Namur-Luxembourg Voici 4 des jeunes candidats qui figurent sur la liste menée par Pierre-Yves Dupuis.

Pierre-Yves Dupuis s’est lancé un challenge : proposer à Namur la liste la plus jeune pour les élections communales du 14/10, tant par le nombre de jeunes que la moyenne d’âge. Nous avons rencontré trois de ces jeunes décidés à faire bouger leur ville sous peine de la quitter bientôt accompagnés de Maxime Jonard qui, ayant déjà figuré sur les listes CDH, fait office de parrain pour leur campagne.

"On dit que les jeunes ne sont pas intéressés par la politique, mais je pense que c’est l’inverse, c’est la politique qui ne s’intéresse pas aux jeunes. Au conseil communal de Namur, la moyenne d’âge est de 50 ans", observe Julien Lemoine, 19 ans, étudiant en droit.

"Les jeunes voient que d’autres villes s’intéressent à eux et vont y vivre à l’âge où ils sont pleins d’idées et qu’ils pourraient créer des choses pour leur ville, soit bénévolement, soit en développant leur activité professionnelle", affirme Maxime Jonard. "C’est dommage car ils reviennent quelques années plus tard, mais pour se consacrer à leur famille. On arrive au constat que Namur est une ville endormie", poursuit-il.

"Déjà maintenant, on voit que Namur n’a rien à proposer ou presque en soirée alors on prend le dernier train pour Liège ou Louvain-la-Neuve et on revient le lendemain matin avec le premier train", raconte Loïc Demarteau, 21 ans, étudiant en sciences économiques, regrettant de déjà prendre l’habitude d’aller chercher ailleurs ce qui lui manque.

Pourtant, ils sont pleins d’espoirs de changement. "Moi, mes parents ont toujours été commerçants. Ils ont vendu des meubles, ont eu un night-shop et ma maman vend des vêtements et accessoires. Et rien n’est fait pour favoriser le petit commerce. Moi, j’ai envie de créer une plate-forme utile aux commerçants, quand j’aurai fini mes études", assure encore Loïc.

"Je crains devoir quitter Namur pour exercer mon métier dans le marketing numérique. Il y a un besoin à Namur comme partout ailleurs pour ce genre d’entreprises, mais elles se trouvent à Bruxelles et à Anvers. Namur doit se montrer plus attractive pour ces entreprises dans un secteur en développement", observe Nabil Shamss.

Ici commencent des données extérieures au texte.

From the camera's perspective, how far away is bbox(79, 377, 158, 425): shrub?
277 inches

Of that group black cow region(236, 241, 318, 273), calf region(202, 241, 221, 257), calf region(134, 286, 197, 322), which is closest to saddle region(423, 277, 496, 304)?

Quant à la concurrence entre les vieux pantouflards et les jeunes fêtards, il s’agit d’un faux débat. "Rien n’est organisé pour mélanger ces deux publics. S’il y avait davantage d’événements tous publics, sportifs ou autres, sur les places du centre-ville, on serait tous là-bas et personne ne se plaindrait de nuisances sonores."